創業者は結果とは決断の産物だと教え込まれてきた。これは有用な考え方だ。責任感や緊張感、集中力を生み出す。だがそれは同時にかなりの部分において幻想でもある。
本『サイコロジー・オブ・マネー』の中心的な考えの1つは、運やリスクは私たちが認めたくないほど大きな影響力を持っているということだ。これは人間が非合理だからではなく、複雑なシステムにおいては特に結果が部分的にしか見えず、めったに再現できない要因によって形作られるからだ。
スタートアップはそのようなシステムの典型例であり、合理的かつ妥当な運営上の判断を行う上で不可欠な認識だ。
成功が物語になるとき
成功したスタートアップは振り返ると成功が必然であったかのように見える。なぜなら、その歩みが整然とした物語として再構築されるからだ。こうした物語は必ずしも虚偽というわけではないが、不完全なものだ。
著作家のモーガン・ハウセルは著書の中でビル・ゲイツを例にこの構造を説明している。ゲイツは並外れて知的で意欲的、そして技術的才能に恵まれている人物として語られることが多い。だがハウセルはあまり注目されない要因を指摘する。それは、ゲイツは1960年代後半にコンピューター端末を利用できた数少ない高校の1つに通っていたということだ。早い段階で端末を触るというこの機会によって、ゲイツは同世代のほとんどがそのような機会を持っていなかった時代に何千時間もの練習を積むことができたのだ。
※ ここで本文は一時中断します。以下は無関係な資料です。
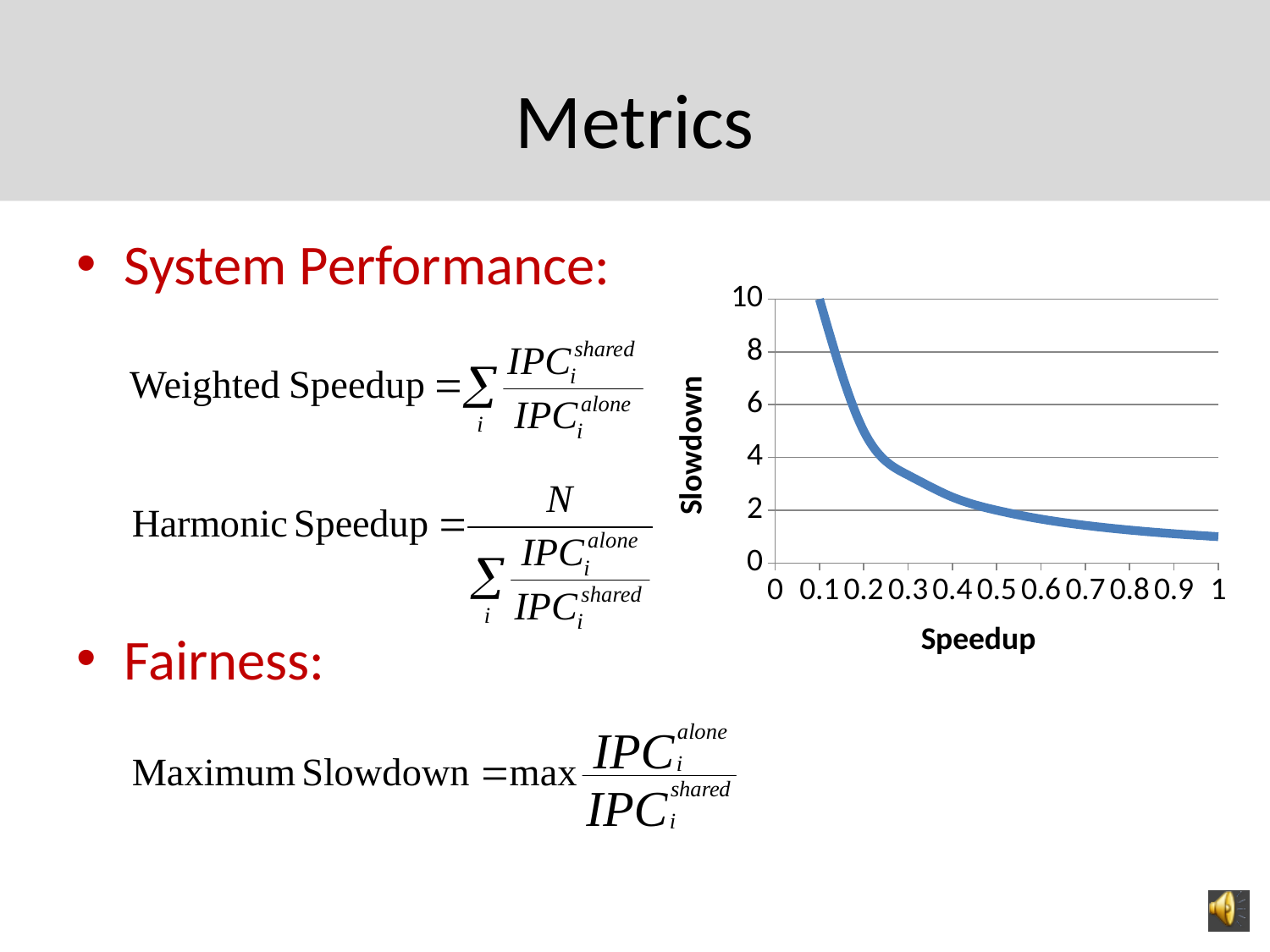
At which Speedup value on the x axis is the plotted Slowdown lowest? 1 At which Speedup value on the x axis is the plotted Slowdown highest? 0.1 What kind of chart is shown on the slide? line chart Is the Slowdown value at a Speedup of 1 greater or less than 2? less Is the Slowdown value at a Speedup of 0.2 greater or less than 4? greater Is the Slowdown value at a Speedup of 0.1 greater or less than 8? greater Which has the larger Slowdown: a Speedup of 0.2 or a Speedup of 0.8? 0.2 As Speedup increases along the x axis, does Slowdown rise or fall? fall What is the title of the x axis of the chart? Speedup What is the title of the y axis of the chart? Slowdown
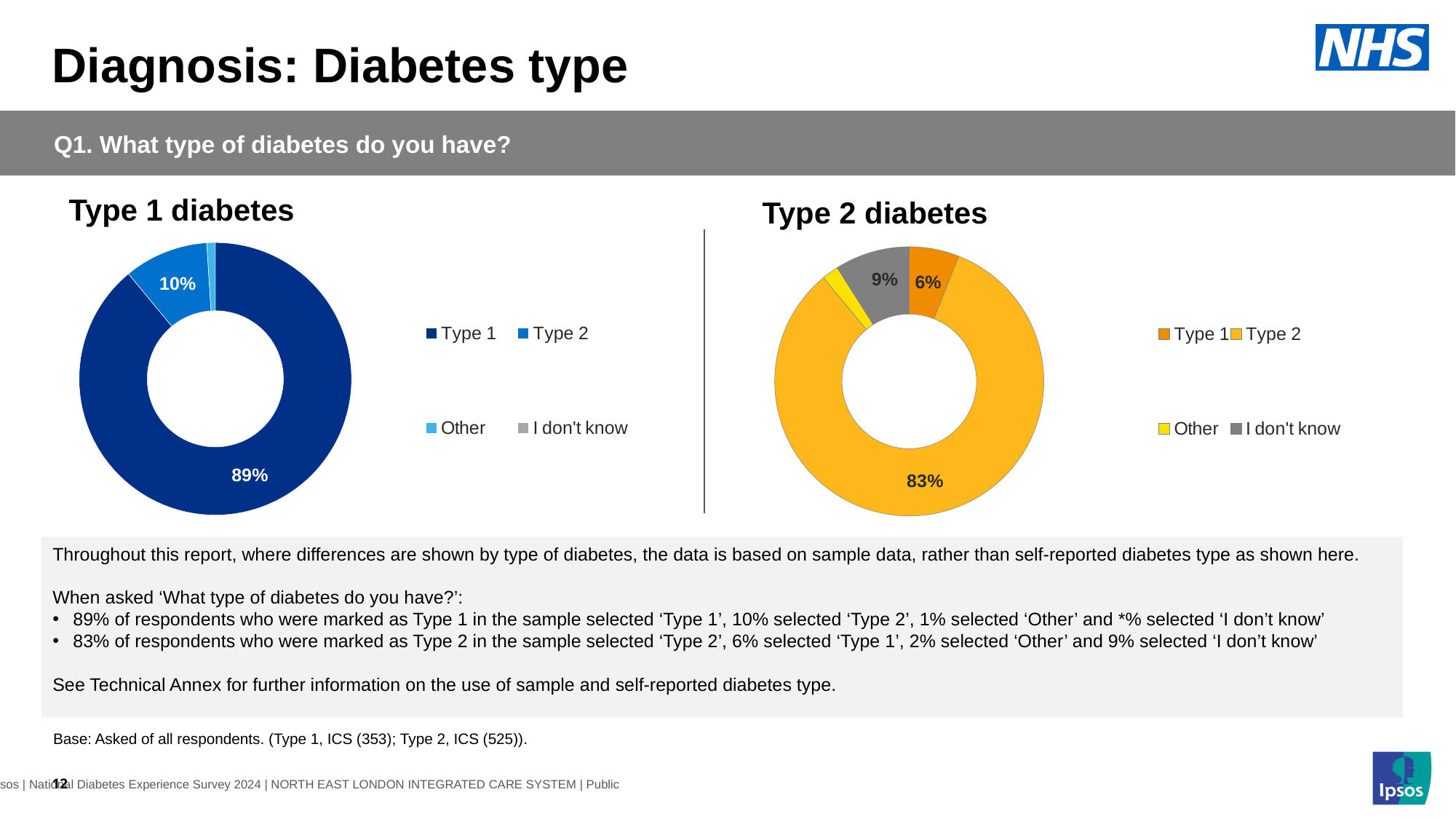
In the 'Type 2 diabetes' chart, what share of respondents selected 'I don't know'? 9% In the 'Type 2 diabetes' chart, what share of respondents selected 'Type 1'? 6% In the 'Type 2 diabetes' chart, what share of respondents selected 'Type 2'? 83% In the 'Type 1 diabetes' chart, which category has the largest slice? Type 1 In the 'Type 1 diabetes' chart, what share of respondents selected 'Type 1'? 89% In the 'Type 2 diabetes' chart, which is larger: the 'I don't know' slice or the 'Type 1' slice? I don't know In the 'Type 2 diabetes' chart, what is the difference in percentage points between the 'I don't know' and 'Type 1' slices? 3 percentage points In the 'Type 2 diabetes' chart, which category has the largest slice? Type 2 How many categories does the legend of the 'Type 2 diabetes' chart list? 4 In the 'Type 1 diabetes' chart, what is the difference in percentage points between the 'Type 1' and 'Type 2' slices? 79 percentage points In the 'Type 1 diabetes' chart, what share of respondents selected 'Type 2'? 10% What kind of chart is used for 'Type 1 diabetes'? Doughnut (pie) chart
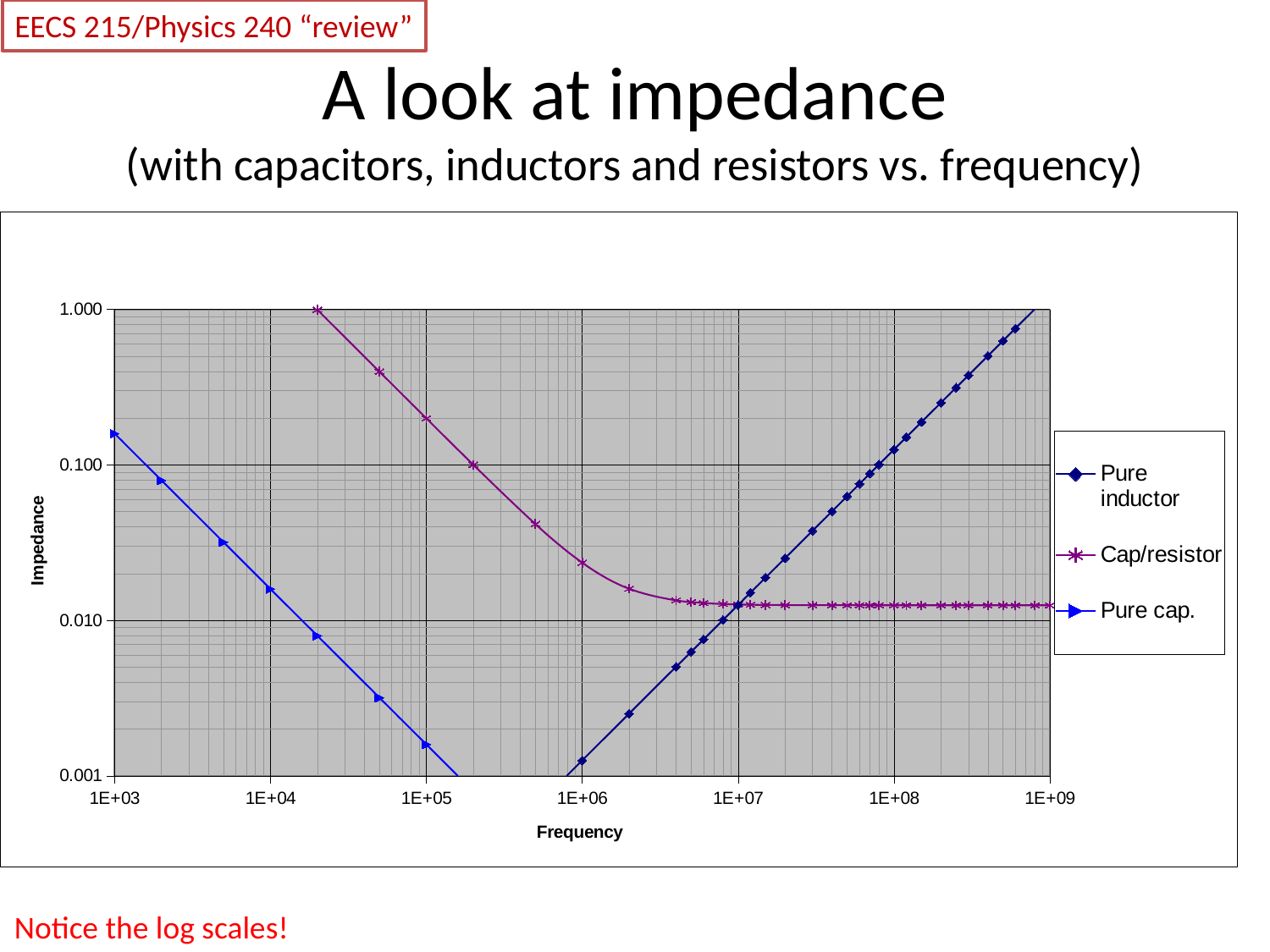
Is the Cap/resistor impedance at a frequency of 1E+09 greater or less than 0.100? less Is the Cap/resistor impedance at a frequency of 1E+09 greater or less than 0.010? greater At a frequency of 1E+04, which series has the higher impedance, Pure cap. or Cap/resistor? Cap/resistor Is the Pure cap. impedance at a frequency of 1E+04 greater or less than 0.010? greater Does the Pure inductor series rise or fall as frequency increases? rise What is the title of the chart's x axis? Frequency Does the Pure cap. series rise or fall as frequency increases? fall What kind of chart is shown on the slide? line chart What are the three series named in the legend? Pure inductor, Cap/resistor, Pure cap. At a frequency of 1E+08, which series has the higher impedance, Pure inductor or Cap/resistor? Pure inductor How many series does the chart's legend list? 3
ポイントはゲイツの能力を過小評価することではない。重要な優位性は部分的に環境によるものだったことに着目することだ。そうした早い段階でのアクセスがなければ、ゲイツのその後の人生は大きく異なっていたかもしれない。だが多くの語りでは判断や個人の特性ばかりに焦点が当てられ、それを可能にした条件にはほとんど触れられない。
同様のパターンはスタートアップの世界でも見られる。企業が成功すると、その過程のあらゆる段階が一貫した戦略の一部として解釈される。どちらに転んでもおかしくなかった決断さえも先見の明があったかのように再解釈される。不確実性は意図として書き換えられる。
これは危険なフィードバックのループを生む。創業者たちはこうした成功事例を研究し、目に見える行動こそが成功の主な要因だと考えて再現しようとする。